ACTIVITY —
All records are to be restated word for word, with pictures excluded.

(Saved data entries)
<<<<

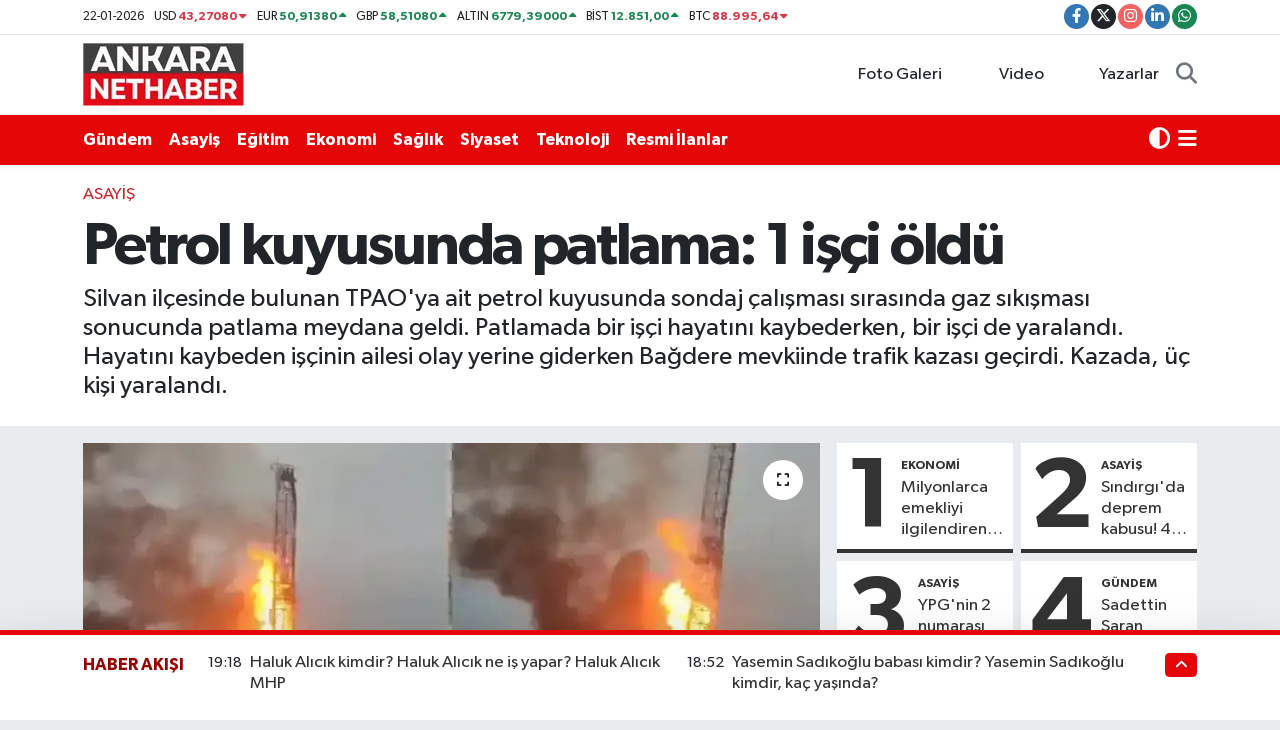

--- FILE ---
content_type: text/html; charset=utf-8
request_url: https://www.google.com/recaptcha/api2/aframe
body_size: 267
content:
<!DOCTYPE HTML><html><head><meta http-equiv="content-type" content="text/html; charset=UTF-8"></head><body><script nonce="Xa_YPoaBOoCTxzEefx6JAA">/** Anti-fraud and anti-abuse applications only. See google.com/recaptcha */ try{var clients={'sodar':'https://pagead2.googlesyndication.com/pagead/sodar?'};window.addEventListener("message",function(a){try{if(a.source===window.parent){var b=JSON.parse(a.data);var c=clients[b['id']];if(c){var d=document.createElement('img');d.src=c+b['params']+'&rc='+(localStorage.getItem("rc::a")?sessionStorage.getItem("rc::b"):"");window.document.body.appendChild(d);sessionStorage.setItem("rc::e",parseInt(sessionStorage.getItem("rc::e")||0)+1);localStorage.setItem("rc::h",'1769100655887');}}}catch(b){}});window.parent.postMessage("_grecaptcha_ready", "*");}catch(b){}</script></body></html>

>>>>

SOLUTION FOR THIS PROBLEM —
--- FILE ---
content_type: text/html; charset=utf-8
request_url: https://www.google.com/recaptcha/api2/aframe
body_size: 267
content:
<!DOCTYPE HTML><html><head><meta http-equiv="content-type" content="text/html; charset=UTF-8"></head><body><script nonce="Xa_YPoaBOoCTxzEefx6JAA">/** Anti-fraud and anti-abuse applications only. See google.com/recaptcha */ try{var clients={'sodar':'https://pagead2.googlesyndication.com/pagead/sodar?'};window.addEventListener("message",function(a){try{if(a.source===window.parent){var b=JSON.parse(a.data);var c=clients[b['id']];if(c){var d=document.createElement('img');d.src=c+b['params']+'&rc='+(localStorage.getItem("rc::a")?sessionStorage.getItem("rc::b"):"");window.document.body.appendChild(d);sessionStorage.setItem("rc::e",parseInt(sessionStorage.getItem("rc::e")||0)+1);localStorage.setItem("rc::h",'1769100655887');}}}catch(b){}});window.parent.postMessage("_grecaptcha_ready", "*");}catch(b){}</script></body></html>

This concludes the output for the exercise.